Hoffnung auf schnelles Umdenken
Nachteile beim FC Bayern oder bei der Nationalmannschaft hat Kimmich keine zu befürchten. Zwingen kann ein Club seine Stars nicht, auch bei FIFA und UEFA gibt es keinen Impfzwang. DFB-Teamarzt Tim Meyer, auch für die Hygienekonzepte bei DFL und UEFA mitverantwortlich, gilt als Impfbefürworter. "Nach aktuellem wissenschaftlichem Kenntnisstand ist die Schutzwirkung von Impfungen gegenüber schweren Verläufen exzellent", sagte Meyer kürzlich. Darauf dürften auch die Ärzte in München Kimmich hingewiesen haben.
Zahlreiche Politiker und Experten hatten in den vergangenen Wochen wiederholt an unschlüssige Bürgerinnen und Bürger appelliert, sich impfen zu lassen. Dies hoffen nun auch unter anderem Rummenigge und Lauterbach. "Ich bin überzeugt, das hat er ja auch angekündigt, dass er möglicherweise zeitnah sich jetzt impfen lässt", sagte Rummenigge. "Am besten wäre es, wenn die Impfung noch käme und dass man jetzt keinen großen Druck aufbaut", sagte Lauterbach. "Es ist Joshua Kimmichs eigene Entscheidung. Wir dürfen keinen Druck aufbauen, aber es wäre sehr wertvoll - davon geht eine enorme Symbolwirkung aus."
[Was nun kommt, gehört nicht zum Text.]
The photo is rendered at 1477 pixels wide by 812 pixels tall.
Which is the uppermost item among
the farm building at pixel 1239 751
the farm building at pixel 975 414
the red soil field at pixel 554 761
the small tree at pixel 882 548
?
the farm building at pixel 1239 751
Auch Bayer Leverkusens Sportdirektor Simon Rolfes betonte die Vorbildfunktion von Profis. "Bei uns sind alle geimpft oder genesen, 2G in der Mannschaft und im Staff. So behandeln wir das auch bei den Fans", sagte der frühere deutsche Nationalspieler bei DAZN. "Es ist wichtig für die Solidarität in der Gesellschaft, dass Spieler vorangehen, deshalb haben wir viel mit den Spielern gesprochen und sie überzeugen können."